Technical information
- Licensing authority: FCC
- Facility ID: 13568
- Class: D
- Power: 620 watts (day); 62 watts (night);
- Transmitter coordinates: 47°36′29.8″N 117°22′24.1″W﻿ / ﻿47.608278°N 117.373361°W
- Translator: 96.5 K243CG (Spokane)

Links
- Public license information: Public file; LMS;
- Website: ktrw.com

= KTRW =

Radio station in Spokane, Washington

KTRW (630 kHz) is a locally owned AM radio station licensed to Opportunity, Washington, and serving the Spokane metropolitan area. It airs a Christian talk and teaching radio format for part of its day, with adult standards heard in several time slots by day and most of the night. Though it uses the KTW call sign in its marketing, KTRW is not related to the original Seattle radio station KTW which was at 1250 kHz and is now called KKDZ.

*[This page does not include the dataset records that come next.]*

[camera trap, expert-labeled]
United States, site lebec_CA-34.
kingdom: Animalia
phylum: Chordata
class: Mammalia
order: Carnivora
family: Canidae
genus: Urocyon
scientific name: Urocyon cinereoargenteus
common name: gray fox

KTRW's license is held by the Mutual Broadcasting System, LLC, owned by Thomas Read, along with KFIO and KSPO. This Mutual Broadcasting System is unrelated to the defunct nationwide radio network of the same name; as part of the station's promotion, KTRW uses the name of another defunct network, the Liberty Broadcasting System.

==Technical data==
By day, KTRW transmits with 620 watts, with a non-directional signal. It reduces power at night to 62 watts to avoid interfering with other stations on 630 AM. With its low power, KTRW's signal is confined to Spokane and adjacent communities. KTRW is simulcast on 250-watt FM translator K243CG at 96.5 MHz.

==History==
KTRW originally broadcast on 970 kHz and was the home of KREM-TV's AM sister station until it was sold off to different owners in the 1980s. The current KTRW began as KZUN in 1955. KZUN became KKPL on April 3, 1985. On January 11, 1989, the station changed its call sign to KHDL. On November 5, 1999, the station became KXLI and on October 24, 2005, the current KTRW.

On September 25, 2005, the station changed frequency to KXLI's 630 signal and changed its format. KTRW's schedule includes Christian talk and teaching programs, with adult standards heard several hours each day and most of the night. In 2016, KTRW launched an FM translator station on the 96.5 MHz frequency.